Séance Séminaire

Séminaire Algèbre Géométrie Algébrique Topologie Algébrique

Higher Representation Theory and Categorification of Verma Modules

In Higher Representation Theory the usual basic structures of representation theory, like vector spaces and linear maps, are replaced by category theory analogs, like categories and functors. Opposite to vector spaces and linear maps, the world of categories is tremendously big, offering enough room for finding richer structures: for example, replacing linear maps by a functors always comes accompanied by a "higher structure" which is associated to natural transformations between them. This higher structure is invisible to traditional representation theory. Part 1: "What is higher representation theory and why should I care?" In the first part I will give an introduction to higher representation theory, with emphasis on higher representation theory of Lie algebras.
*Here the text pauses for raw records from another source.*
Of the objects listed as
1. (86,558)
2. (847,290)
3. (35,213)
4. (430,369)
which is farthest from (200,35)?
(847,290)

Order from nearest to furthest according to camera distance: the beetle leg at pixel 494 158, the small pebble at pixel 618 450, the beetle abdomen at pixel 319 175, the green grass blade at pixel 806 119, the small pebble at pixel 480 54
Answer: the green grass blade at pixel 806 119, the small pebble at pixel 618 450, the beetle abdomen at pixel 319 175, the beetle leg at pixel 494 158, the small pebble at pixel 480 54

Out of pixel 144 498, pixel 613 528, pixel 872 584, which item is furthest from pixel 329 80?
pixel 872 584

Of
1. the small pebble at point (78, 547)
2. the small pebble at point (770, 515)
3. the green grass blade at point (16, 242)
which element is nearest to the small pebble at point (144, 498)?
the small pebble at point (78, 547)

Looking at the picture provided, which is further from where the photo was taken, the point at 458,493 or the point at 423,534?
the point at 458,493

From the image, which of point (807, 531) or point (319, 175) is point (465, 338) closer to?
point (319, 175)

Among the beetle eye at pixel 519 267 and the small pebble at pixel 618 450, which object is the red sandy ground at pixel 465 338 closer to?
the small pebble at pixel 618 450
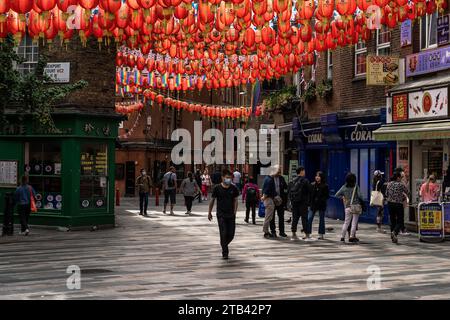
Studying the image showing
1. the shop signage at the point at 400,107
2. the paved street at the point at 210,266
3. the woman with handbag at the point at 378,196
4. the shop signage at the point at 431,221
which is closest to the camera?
the paved street at the point at 210,266

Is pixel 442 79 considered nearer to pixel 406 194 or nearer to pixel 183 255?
pixel 406 194

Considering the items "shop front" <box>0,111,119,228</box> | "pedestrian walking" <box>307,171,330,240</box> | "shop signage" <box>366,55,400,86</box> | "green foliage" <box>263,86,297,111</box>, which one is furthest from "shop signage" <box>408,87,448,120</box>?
"green foliage" <box>263,86,297,111</box>

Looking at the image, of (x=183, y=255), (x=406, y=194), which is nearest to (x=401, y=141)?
(x=406, y=194)

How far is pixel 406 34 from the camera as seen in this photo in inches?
970

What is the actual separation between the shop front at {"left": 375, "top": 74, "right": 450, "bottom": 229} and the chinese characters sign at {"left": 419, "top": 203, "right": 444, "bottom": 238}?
230cm

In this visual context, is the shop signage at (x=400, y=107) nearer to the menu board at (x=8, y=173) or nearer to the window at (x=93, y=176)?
the window at (x=93, y=176)

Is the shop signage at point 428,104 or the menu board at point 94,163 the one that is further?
the menu board at point 94,163

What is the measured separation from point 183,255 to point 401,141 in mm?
10789

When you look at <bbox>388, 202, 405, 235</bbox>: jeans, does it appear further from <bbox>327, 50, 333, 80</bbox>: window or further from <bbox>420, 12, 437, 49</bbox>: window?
<bbox>327, 50, 333, 80</bbox>: window

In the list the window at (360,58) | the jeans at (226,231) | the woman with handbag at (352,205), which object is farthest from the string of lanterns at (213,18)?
the window at (360,58)

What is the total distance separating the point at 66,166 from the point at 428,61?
1108 cm

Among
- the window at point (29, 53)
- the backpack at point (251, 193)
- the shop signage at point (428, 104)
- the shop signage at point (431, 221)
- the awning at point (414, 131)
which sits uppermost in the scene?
the window at point (29, 53)

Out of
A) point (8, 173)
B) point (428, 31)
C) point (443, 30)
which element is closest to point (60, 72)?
point (8, 173)

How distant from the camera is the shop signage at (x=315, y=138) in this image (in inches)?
1245
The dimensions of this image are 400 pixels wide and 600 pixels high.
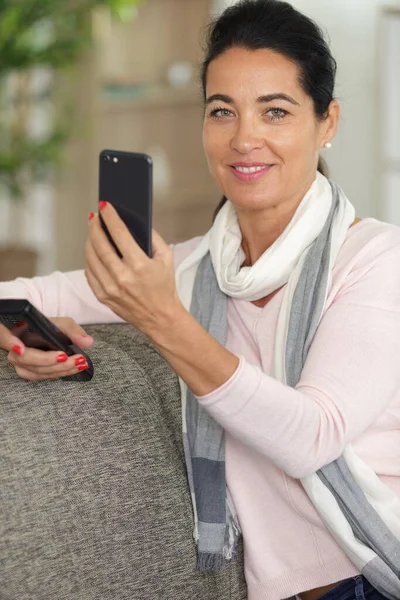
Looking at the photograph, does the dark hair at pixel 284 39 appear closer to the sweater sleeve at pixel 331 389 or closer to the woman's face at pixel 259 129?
the woman's face at pixel 259 129

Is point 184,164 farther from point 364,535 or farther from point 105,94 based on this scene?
point 364,535

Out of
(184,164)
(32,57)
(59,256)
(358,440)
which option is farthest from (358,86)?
(358,440)

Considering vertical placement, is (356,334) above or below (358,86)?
below

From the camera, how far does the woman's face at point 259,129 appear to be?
153cm

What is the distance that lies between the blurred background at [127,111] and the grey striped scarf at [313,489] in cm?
285

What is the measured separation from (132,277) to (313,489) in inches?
18.7

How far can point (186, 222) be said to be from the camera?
5344mm

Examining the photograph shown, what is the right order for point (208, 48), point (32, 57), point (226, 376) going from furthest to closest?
point (32, 57)
point (208, 48)
point (226, 376)

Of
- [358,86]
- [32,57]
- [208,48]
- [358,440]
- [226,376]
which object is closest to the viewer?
[226,376]

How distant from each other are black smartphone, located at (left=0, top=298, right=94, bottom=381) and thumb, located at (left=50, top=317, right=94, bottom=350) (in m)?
0.01

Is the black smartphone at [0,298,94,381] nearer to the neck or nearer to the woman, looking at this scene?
the woman

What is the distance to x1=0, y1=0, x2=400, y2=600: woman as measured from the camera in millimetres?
1216

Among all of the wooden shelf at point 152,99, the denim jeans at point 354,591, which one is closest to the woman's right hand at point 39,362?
the denim jeans at point 354,591

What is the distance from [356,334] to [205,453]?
0.33 m
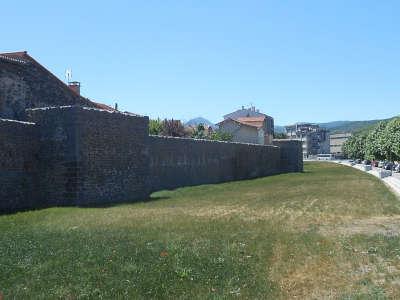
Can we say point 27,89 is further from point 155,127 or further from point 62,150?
point 155,127

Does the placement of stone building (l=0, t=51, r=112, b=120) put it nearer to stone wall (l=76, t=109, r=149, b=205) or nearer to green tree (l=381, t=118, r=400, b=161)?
stone wall (l=76, t=109, r=149, b=205)

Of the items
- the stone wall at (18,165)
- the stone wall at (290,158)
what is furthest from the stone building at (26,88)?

In particular, I will describe a categorification of the finite-dimensional irreducible represenations of quantum sl2 using cohomologies of (finite dimensional) Grassmannians and partial flag varieties. Part 2: "DG-enhanced cyclotomic KLR algebras and categorification of Verma modules" In the second part I will present DG-enhanced versions of cyclotomic Khovanov-Lauda-Rouquier algebras and explain how to use them to categorify parabolic Verma modules for (symmetrizable) quantum Kac-Moody algebras.